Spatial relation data
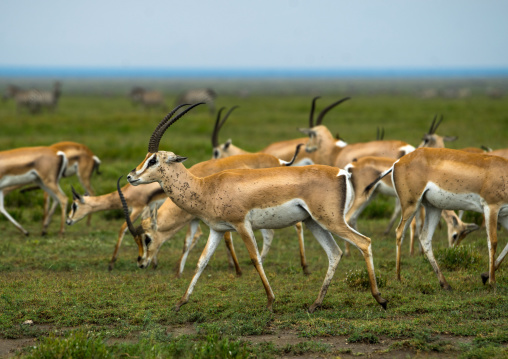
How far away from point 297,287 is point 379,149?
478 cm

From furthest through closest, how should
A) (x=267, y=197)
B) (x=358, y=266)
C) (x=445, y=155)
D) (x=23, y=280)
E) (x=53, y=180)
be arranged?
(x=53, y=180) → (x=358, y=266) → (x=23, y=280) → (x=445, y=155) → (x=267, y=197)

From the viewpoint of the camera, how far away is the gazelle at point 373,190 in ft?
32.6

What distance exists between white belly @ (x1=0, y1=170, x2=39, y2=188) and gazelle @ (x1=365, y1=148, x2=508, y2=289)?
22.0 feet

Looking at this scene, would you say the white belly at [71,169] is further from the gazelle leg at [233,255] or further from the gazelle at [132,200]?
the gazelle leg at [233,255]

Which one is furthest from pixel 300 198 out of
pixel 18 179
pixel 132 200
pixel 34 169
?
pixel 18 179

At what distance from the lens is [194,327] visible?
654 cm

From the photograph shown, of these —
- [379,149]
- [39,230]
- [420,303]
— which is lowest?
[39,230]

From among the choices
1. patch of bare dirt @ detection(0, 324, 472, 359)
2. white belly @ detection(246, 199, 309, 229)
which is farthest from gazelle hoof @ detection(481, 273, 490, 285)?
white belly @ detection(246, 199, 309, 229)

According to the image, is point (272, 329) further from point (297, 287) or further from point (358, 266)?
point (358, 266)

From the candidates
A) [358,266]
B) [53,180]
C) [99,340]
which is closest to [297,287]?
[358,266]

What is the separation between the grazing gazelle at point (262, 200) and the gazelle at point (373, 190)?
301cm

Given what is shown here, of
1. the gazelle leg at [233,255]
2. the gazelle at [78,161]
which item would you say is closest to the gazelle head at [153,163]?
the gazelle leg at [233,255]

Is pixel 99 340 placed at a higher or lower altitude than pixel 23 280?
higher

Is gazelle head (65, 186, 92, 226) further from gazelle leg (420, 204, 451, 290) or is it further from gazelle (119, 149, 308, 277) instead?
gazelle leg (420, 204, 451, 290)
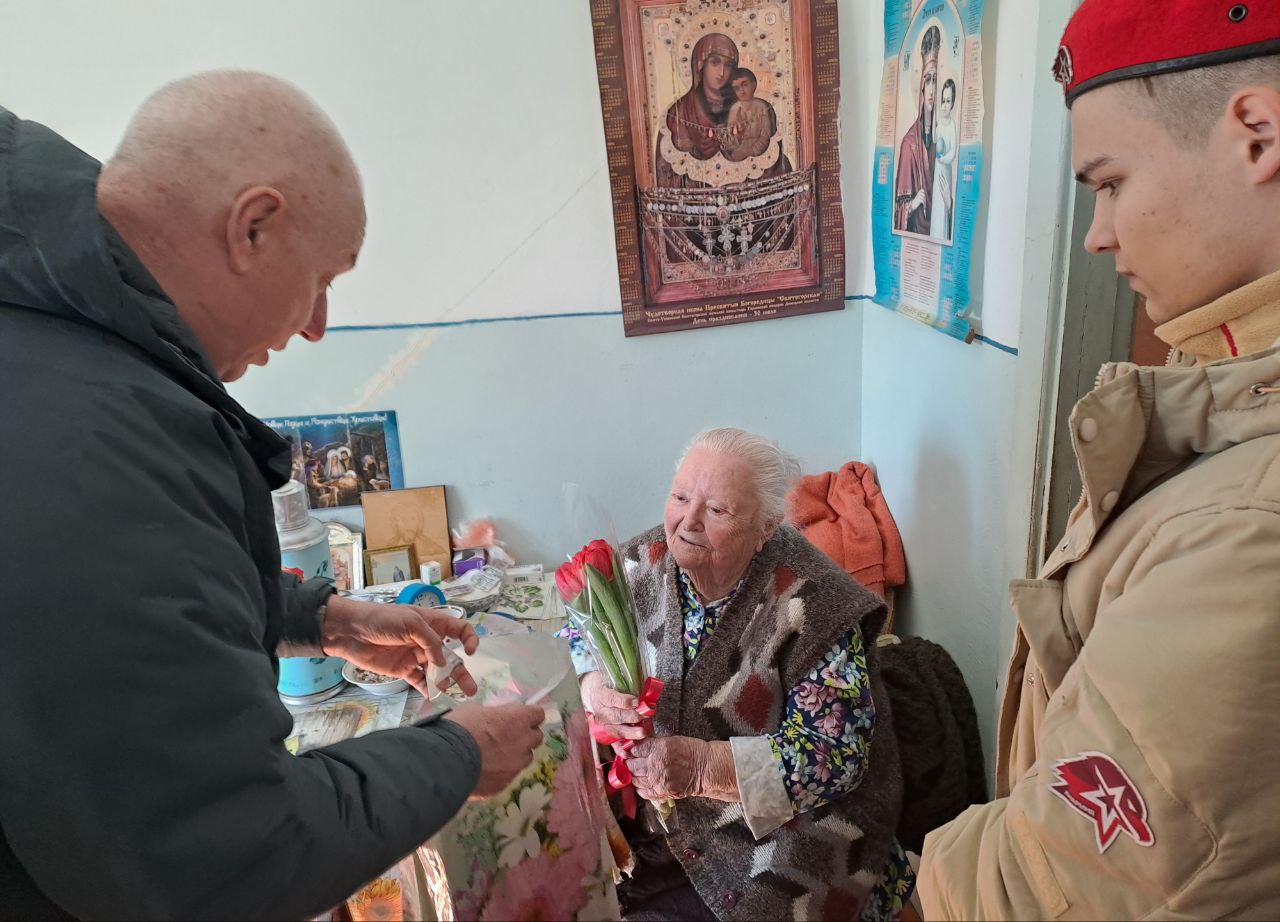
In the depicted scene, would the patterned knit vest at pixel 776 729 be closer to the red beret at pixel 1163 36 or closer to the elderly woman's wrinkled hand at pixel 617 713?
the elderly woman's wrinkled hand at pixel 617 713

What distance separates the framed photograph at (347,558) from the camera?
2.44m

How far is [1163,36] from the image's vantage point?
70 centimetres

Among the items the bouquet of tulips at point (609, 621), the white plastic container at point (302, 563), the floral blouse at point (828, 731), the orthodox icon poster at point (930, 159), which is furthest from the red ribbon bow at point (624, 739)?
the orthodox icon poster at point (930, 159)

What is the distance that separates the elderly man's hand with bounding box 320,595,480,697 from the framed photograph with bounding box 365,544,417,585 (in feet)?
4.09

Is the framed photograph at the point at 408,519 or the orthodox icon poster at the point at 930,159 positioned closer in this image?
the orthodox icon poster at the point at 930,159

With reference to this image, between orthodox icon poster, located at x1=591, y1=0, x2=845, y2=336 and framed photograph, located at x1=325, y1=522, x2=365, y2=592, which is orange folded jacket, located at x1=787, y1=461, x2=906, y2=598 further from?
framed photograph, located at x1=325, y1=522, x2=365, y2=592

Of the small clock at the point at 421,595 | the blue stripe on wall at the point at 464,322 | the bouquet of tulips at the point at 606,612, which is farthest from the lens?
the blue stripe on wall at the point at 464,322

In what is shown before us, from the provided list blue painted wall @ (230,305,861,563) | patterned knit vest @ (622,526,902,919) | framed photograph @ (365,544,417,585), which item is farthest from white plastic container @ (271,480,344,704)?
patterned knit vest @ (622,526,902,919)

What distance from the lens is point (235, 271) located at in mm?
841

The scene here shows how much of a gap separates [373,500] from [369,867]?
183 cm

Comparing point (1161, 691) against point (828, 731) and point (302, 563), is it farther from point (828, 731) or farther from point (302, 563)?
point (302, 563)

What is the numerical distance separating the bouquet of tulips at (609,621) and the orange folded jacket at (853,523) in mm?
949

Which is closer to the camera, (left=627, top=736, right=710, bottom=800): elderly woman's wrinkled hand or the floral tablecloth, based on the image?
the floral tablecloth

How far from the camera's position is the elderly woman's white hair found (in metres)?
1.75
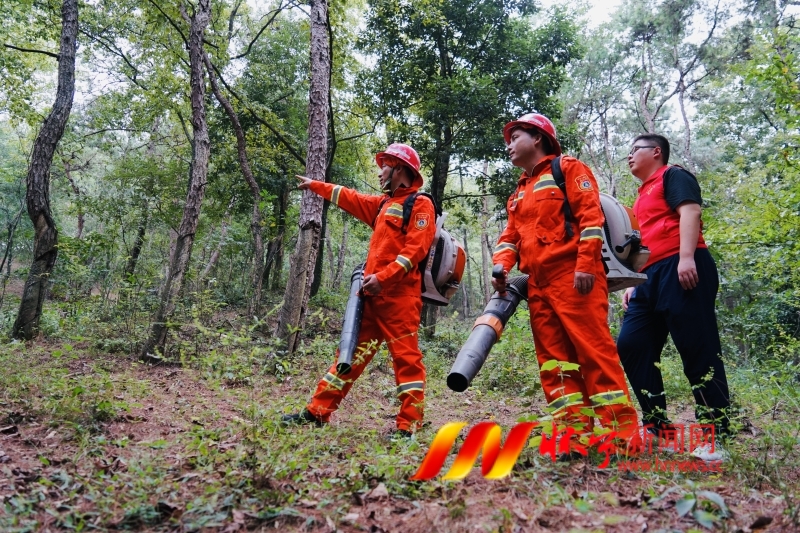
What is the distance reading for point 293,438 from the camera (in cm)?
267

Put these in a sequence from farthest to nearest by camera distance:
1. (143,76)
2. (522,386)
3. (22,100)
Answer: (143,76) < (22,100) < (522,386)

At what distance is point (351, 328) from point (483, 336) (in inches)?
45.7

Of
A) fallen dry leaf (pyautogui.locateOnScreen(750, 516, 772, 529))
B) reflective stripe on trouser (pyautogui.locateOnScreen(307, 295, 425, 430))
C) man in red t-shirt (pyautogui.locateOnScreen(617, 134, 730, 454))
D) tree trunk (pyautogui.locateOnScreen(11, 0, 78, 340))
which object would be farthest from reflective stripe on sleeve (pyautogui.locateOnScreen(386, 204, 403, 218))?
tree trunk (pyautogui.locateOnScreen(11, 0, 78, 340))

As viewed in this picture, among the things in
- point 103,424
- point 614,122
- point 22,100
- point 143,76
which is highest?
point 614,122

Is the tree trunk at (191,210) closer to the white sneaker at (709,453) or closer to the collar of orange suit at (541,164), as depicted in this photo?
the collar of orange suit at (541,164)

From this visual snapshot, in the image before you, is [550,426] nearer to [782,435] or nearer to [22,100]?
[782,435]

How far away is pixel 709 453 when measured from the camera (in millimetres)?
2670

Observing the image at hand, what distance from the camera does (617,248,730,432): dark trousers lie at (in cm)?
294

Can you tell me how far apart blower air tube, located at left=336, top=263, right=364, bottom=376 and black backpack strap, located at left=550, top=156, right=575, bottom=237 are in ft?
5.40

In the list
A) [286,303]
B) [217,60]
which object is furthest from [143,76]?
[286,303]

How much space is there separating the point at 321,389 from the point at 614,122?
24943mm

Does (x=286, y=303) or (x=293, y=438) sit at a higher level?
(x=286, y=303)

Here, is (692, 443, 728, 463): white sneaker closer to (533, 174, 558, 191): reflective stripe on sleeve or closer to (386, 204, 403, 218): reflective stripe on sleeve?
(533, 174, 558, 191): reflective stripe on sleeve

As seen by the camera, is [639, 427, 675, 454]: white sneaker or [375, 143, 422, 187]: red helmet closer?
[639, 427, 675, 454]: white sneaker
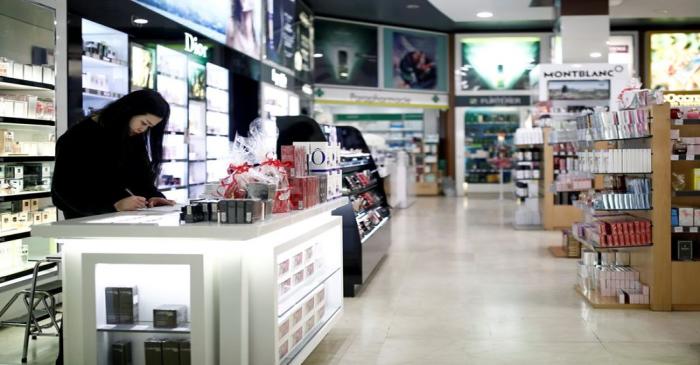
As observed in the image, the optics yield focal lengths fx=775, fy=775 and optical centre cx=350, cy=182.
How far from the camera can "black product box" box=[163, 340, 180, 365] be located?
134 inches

- **Given problem**
Quote every record above exactly, leaving out the pictures.

- **Task response**
How far away from point 297,287 is point 379,149?
478 cm

From furthest through closest, how should
A) (x=267, y=197)
B) (x=358, y=266)
C) (x=445, y=155)
D) (x=23, y=280)
E) (x=53, y=180)
be arranged?
(x=53, y=180) → (x=358, y=266) → (x=23, y=280) → (x=445, y=155) → (x=267, y=197)

From the viewpoint of the camera, how far away is the gazelle at point 373,190 in ft?
32.6

What distance exists between white belly @ (x1=0, y1=170, x2=39, y2=188) and gazelle @ (x1=365, y1=148, x2=508, y2=289)?
22.0 feet

Looking at this scene, would you say the white belly at [71,169] is further from the gazelle leg at [233,255] or further from the gazelle at [132,200]?
the gazelle leg at [233,255]

Which one is furthest from pixel 300 198 out of
pixel 18 179
pixel 132 200
pixel 34 169
?
pixel 18 179

At what distance from the lens is [194,327] visible?
654 cm

From the photograph shown, of these —
- [379,149]
- [39,230]
- [420,303]
— which is lowest?
[39,230]

From among the choices
1. patch of bare dirt @ detection(0, 324, 472, 359)
2. white belly @ detection(246, 199, 309, 229)
which is farthest from gazelle hoof @ detection(481, 273, 490, 285)?
white belly @ detection(246, 199, 309, 229)

According to the image, is point (272, 329) further from point (297, 287) or further from point (358, 266)?
point (358, 266)

From the candidates
A) [358,266]
B) [53,180]
C) [99,340]
which is closest to [297,287]?
[358,266]

What is the separation between the grazing gazelle at point (262, 200) and the gazelle at point (373, 190)?
301cm

Given what is shown here, of
1. the gazelle leg at [233,255]
2. the gazelle at [78,161]
which item would you say is closest to the gazelle head at [153,163]?
the gazelle leg at [233,255]

Is pixel 99 340 placed at a higher or lower altitude than pixel 23 280?
higher

Is gazelle head (65, 186, 92, 226) further from gazelle leg (420, 204, 451, 290) or is it further from gazelle (119, 149, 308, 277) instead?
gazelle leg (420, 204, 451, 290)
In the depicted scene, would the patterned knit vest at pixel 776 729 be closer to the red beret at pixel 1163 36 or closer to the elderly woman's wrinkled hand at pixel 617 713?
the elderly woman's wrinkled hand at pixel 617 713

What distance separates the framed photograph at (347,558) from the camera?
2.44m

How far is [1163,36] from the image's vantage point?
70 centimetres

Among the items the bouquet of tulips at point (609, 621), the white plastic container at point (302, 563), the floral blouse at point (828, 731), the orthodox icon poster at point (930, 159), which is furthest from the red ribbon bow at point (624, 739)?
the orthodox icon poster at point (930, 159)

What is the distance that separates the elderly man's hand with bounding box 320,595,480,697 from the framed photograph with bounding box 365,544,417,585 (in feet)?
4.09

Is the framed photograph at the point at 408,519 or the orthodox icon poster at the point at 930,159 positioned closer in this image?
the orthodox icon poster at the point at 930,159

With reference to this image, between orthodox icon poster, located at x1=591, y1=0, x2=845, y2=336 and framed photograph, located at x1=325, y1=522, x2=365, y2=592, which is orange folded jacket, located at x1=787, y1=461, x2=906, y2=598 further from?
framed photograph, located at x1=325, y1=522, x2=365, y2=592

Of the small clock at the point at 421,595 | the blue stripe on wall at the point at 464,322 | the bouquet of tulips at the point at 606,612, which is farthest from the lens?
the blue stripe on wall at the point at 464,322

In what is shown before us, from the provided list blue painted wall @ (230,305,861,563) | patterned knit vest @ (622,526,902,919) | framed photograph @ (365,544,417,585), which item is farthest from white plastic container @ (271,480,344,704)?
patterned knit vest @ (622,526,902,919)

What distance from the lens is point (235, 271) located at in mm?
841

The scene here shows how much of a gap separates [373,500] from [369,867]?
183 cm

Comparing point (1161, 691) against point (828, 731) and point (302, 563), is it farther from point (828, 731) or farther from point (302, 563)?
point (302, 563)

What is the numerical distance separating the bouquet of tulips at (609,621) and the orange folded jacket at (853,523) in mm?
949

Which is closer to the camera, (left=627, top=736, right=710, bottom=800): elderly woman's wrinkled hand or the floral tablecloth, based on the image?
the floral tablecloth

How far from the camera's position is the elderly woman's white hair found (in metres)?
1.75
What is the distance reading for point 293,438 from the camera (in cm)?
267

Put these in a sequence from farthest to nearest by camera distance:
1. (143,76)
2. (522,386)
3. (22,100)
Answer: (143,76) < (22,100) < (522,386)

At what distance is point (351, 328) from point (483, 336) (in inches)?
45.7

Of
A) fallen dry leaf (pyautogui.locateOnScreen(750, 516, 772, 529))
B) reflective stripe on trouser (pyautogui.locateOnScreen(307, 295, 425, 430))
C) man in red t-shirt (pyautogui.locateOnScreen(617, 134, 730, 454))
D) tree trunk (pyautogui.locateOnScreen(11, 0, 78, 340))
which object would be farthest from reflective stripe on sleeve (pyautogui.locateOnScreen(386, 204, 403, 218))?
tree trunk (pyautogui.locateOnScreen(11, 0, 78, 340))

As viewed in this picture, among the things in
- point 103,424
- point 614,122
- point 22,100
- point 143,76
which is highest?
point 614,122

Is the tree trunk at (191,210) closer to the white sneaker at (709,453) or closer to the collar of orange suit at (541,164), as depicted in this photo?
the collar of orange suit at (541,164)

From this visual snapshot, in the image before you, is [550,426] nearer to [782,435] or nearer to [22,100]?
[782,435]

How far away is pixel 709 453 when measured from the camera (in millimetres)?
2670

Observing the image at hand, what distance from the camera does (617,248,730,432): dark trousers lie at (in cm)?
294

Can you tell me how far apart blower air tube, located at left=336, top=263, right=364, bottom=376 and black backpack strap, located at left=550, top=156, right=575, bottom=237 are in ft?
5.40

In the list
A) [286,303]
B) [217,60]
which object is furthest from [143,76]?
[286,303]

How much space is there separating the point at 321,389 from the point at 614,122?
24943mm

Does (x=286, y=303) or (x=293, y=438) sit at a higher level?
(x=286, y=303)

Here, is (692, 443, 728, 463): white sneaker closer to (533, 174, 558, 191): reflective stripe on sleeve or closer to (386, 204, 403, 218): reflective stripe on sleeve?
(533, 174, 558, 191): reflective stripe on sleeve

As seen by the camera, is [639, 427, 675, 454]: white sneaker or [375, 143, 422, 187]: red helmet closer?
[639, 427, 675, 454]: white sneaker
As observed in the image, the optics yield focal lengths fx=775, fy=775 and optical centre cx=350, cy=182.
How far from the camera can "black product box" box=[163, 340, 180, 365] be located?
134 inches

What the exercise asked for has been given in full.